Copy the material below word for word, from the line with "this 1344×896 image." through the line with "damaged silver toyota [189, 433, 680, 760]", including both of those lines and nothing else.

+++ Entries

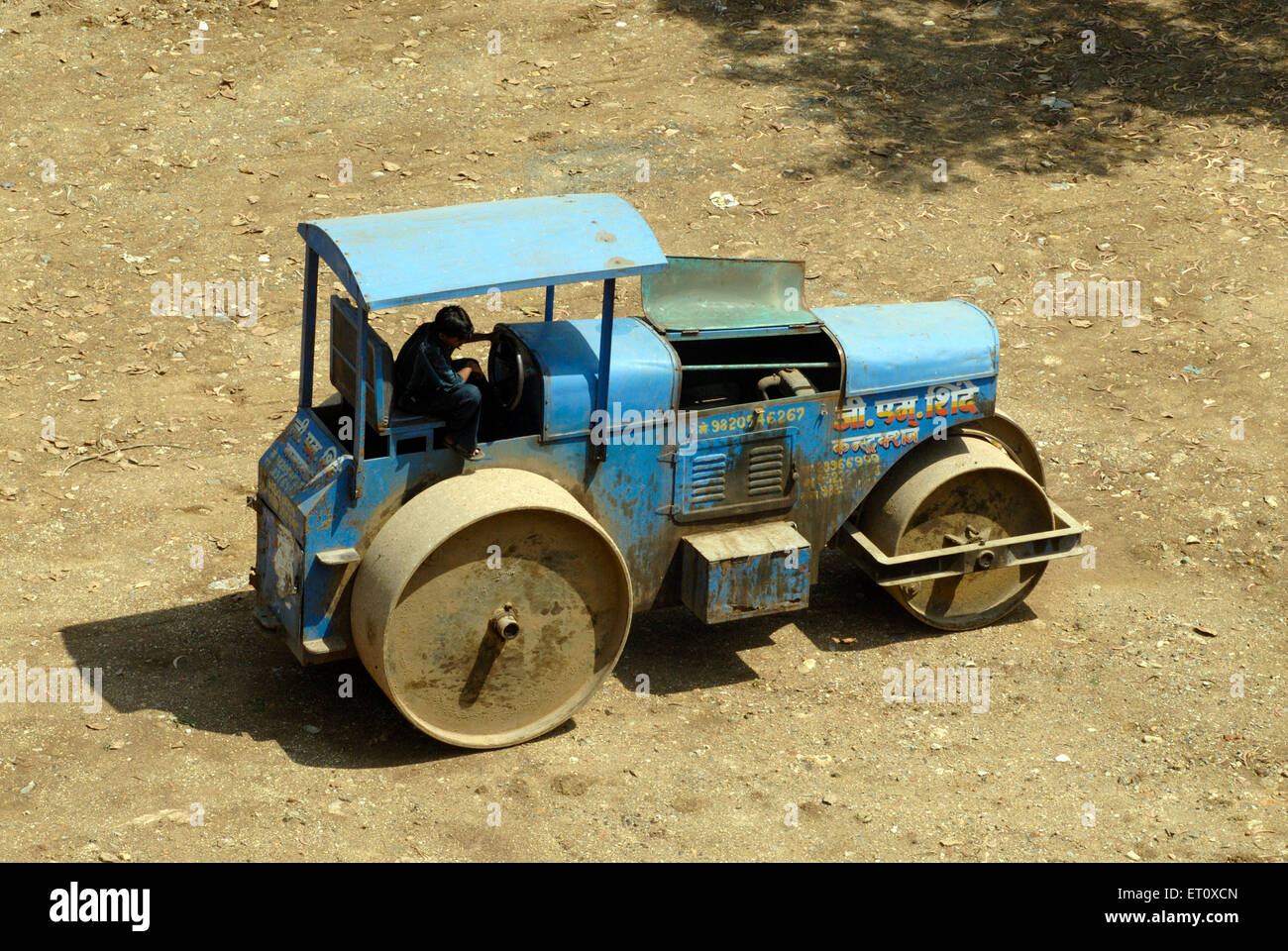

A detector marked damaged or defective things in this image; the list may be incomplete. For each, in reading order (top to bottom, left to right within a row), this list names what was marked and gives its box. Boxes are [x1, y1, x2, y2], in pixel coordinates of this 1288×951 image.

++++++
+++ Entries

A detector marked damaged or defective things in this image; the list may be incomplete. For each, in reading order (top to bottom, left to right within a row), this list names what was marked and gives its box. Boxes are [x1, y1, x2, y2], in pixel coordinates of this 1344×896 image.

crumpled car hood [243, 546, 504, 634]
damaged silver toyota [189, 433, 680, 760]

++++++
+++ Entries

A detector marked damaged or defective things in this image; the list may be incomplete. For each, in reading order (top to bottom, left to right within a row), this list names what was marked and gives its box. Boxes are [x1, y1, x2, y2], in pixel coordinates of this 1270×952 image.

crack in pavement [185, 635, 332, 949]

++++++

* Result for this exercise:
A detector marked damaged or defective things in this image; the list may be incomplete. For each, in reading order (top to bottom, left to right within a row), this list names what was marked and gives its box. Boxes are [x1, y1, x2, y2], in pixel coordinates of this 1344×896 image.

crumpled car hood [243, 546, 504, 634]
damaged silver toyota [189, 433, 680, 760]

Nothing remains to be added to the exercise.